From: John Maddock (john_at_[hidden])
Date: 2004-03-12 08:18:56


> >> Compatibility headers (in boost\compatibility\cpp_c_headers)
> >> don't compile with BCB 6.4.
>
> >I'm confused why you would be using those - Borland supplies the new
style
> >headers with everything in namespace std already doesn't it?
>
> Here's our problem,
>
> In the serialization library there are 14 files that use functions from
the
> std namespace. In order to compile these under VC 6.0 ( and perhaps other
> platforms ) we specify:
>
> #include <boost/compatibility/cpp_c_headers/cstring> // memcpy
>
> This resolves the issue with vc 6.0 ( and who knows who else ? maybe
STLPort
> ? ). Conformant compilers don't seem to be affected adversely by this.
The
> code itself uses a standard "std::memcpy" and everything is pretty clean.
>
> Now comes along Borland - the files ccp_c_headers won't compiler here. So
> now we're in a quandary.
>
> a) Sprinkle #ifdef BORLAND in those 14 files
> b) Tweak cpp_c_headers files
> c) Or ? what?
>
> What is the least worst way to handle this?
>
> If I have to use a) what is the point of even having cpp_c_headers?

Here's the problem: those headers were only supplied as a workaround for
compilers that don't supply new style headers at all, they all use the
following workaround:

#include <string.h>

namespace std{ using ::memcpy; } //etc

However for conforming compilers this is defective for two reasons:

It needlessly introduces C functions into the global namespace (including
<cstring> should not do that).
It shouldn't compile at all: memcpy is already declared in std, the version
in the global namespace is an alias introduced with a using declaration,and
importing it back into std *should fail*.
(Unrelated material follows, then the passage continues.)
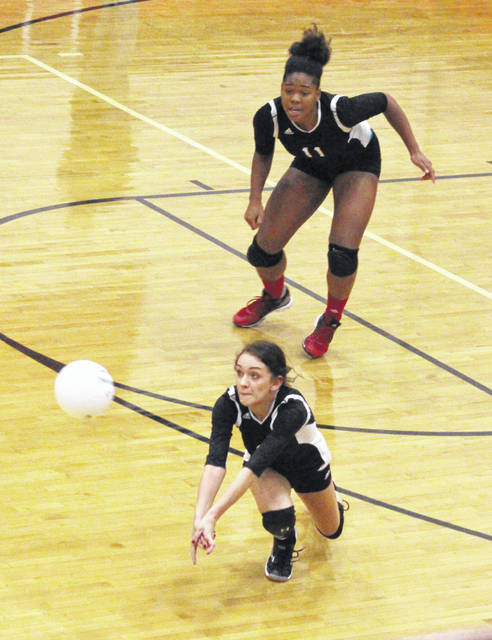 Point Pleasant senior Savanah Wroten dives for a bump attempt in front of classmate Lanea Cochran (11) during Game 1 of Monday night's non-conference volleyball contest against Teays Valley Christian in Point Pleasant, W.Va.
Now the interesting thing is, I know of only two vendors who are shipping
std conforming C headers: Borland and Metrowerks. Since you don't mention
the latter my guess is you're not testing with it ;-)

The normal workaround that Boost libs have been using is:

#include <cstring>
#include <boost/config.hpp>
#ifdef BOOST_NO_STDC_NAMESPACE
namespace std{ using ::memcpy; }
#endif

If you have a lot of files that need to do this, then the normal practice is
to create your own private config header that contains that code.

John.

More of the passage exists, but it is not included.